*PROVIDED DATA*.
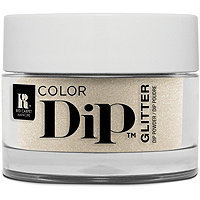 Red Carpet Manicure Color Dip Silver & Gold Nail Powder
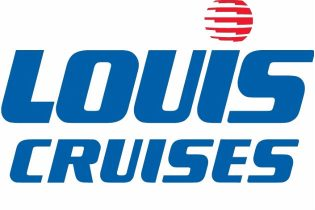 louis_cruise_logo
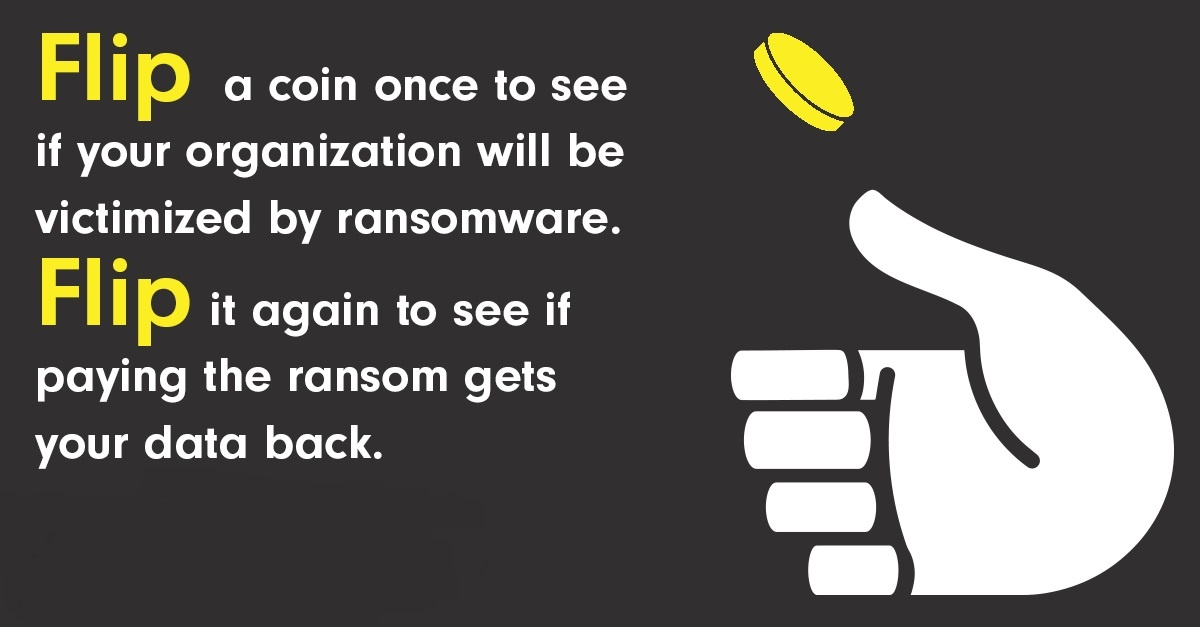 Social Graphic - Ransomware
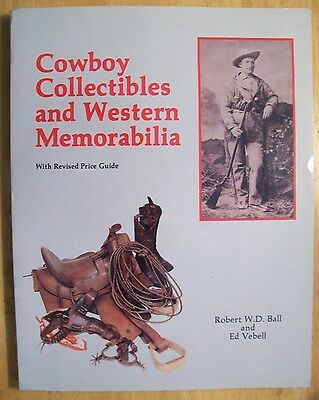 WESTERN COWBOY GEAR PRICE GUIDE BOOK Saddle Chaps Pistol Barb Wire boots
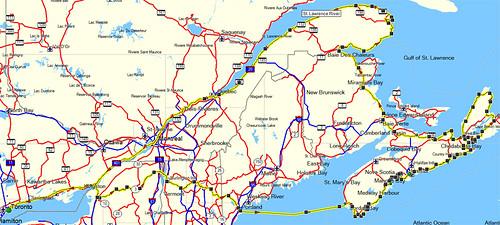East Coast 2009 Route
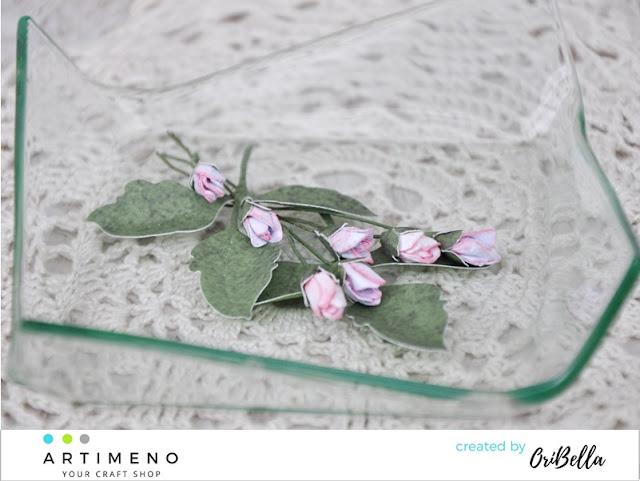 DIY na kwiaty róży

*EXERCISE AIM*.
Copy every record exactly, but skip the pictures.

*EXPECTED OUTPUT*.
 Red Carpet Manicure Color Dip Silver & Gold Nail Powder
 louis_cruise_logo
 Social Graphic - Ransomware
 WESTERN COWBOY GEAR PRICE GUIDE BOOK Saddle Chaps Pistol Barb Wire boots
East Coast 2009 Route
 DIY na kwiaty róży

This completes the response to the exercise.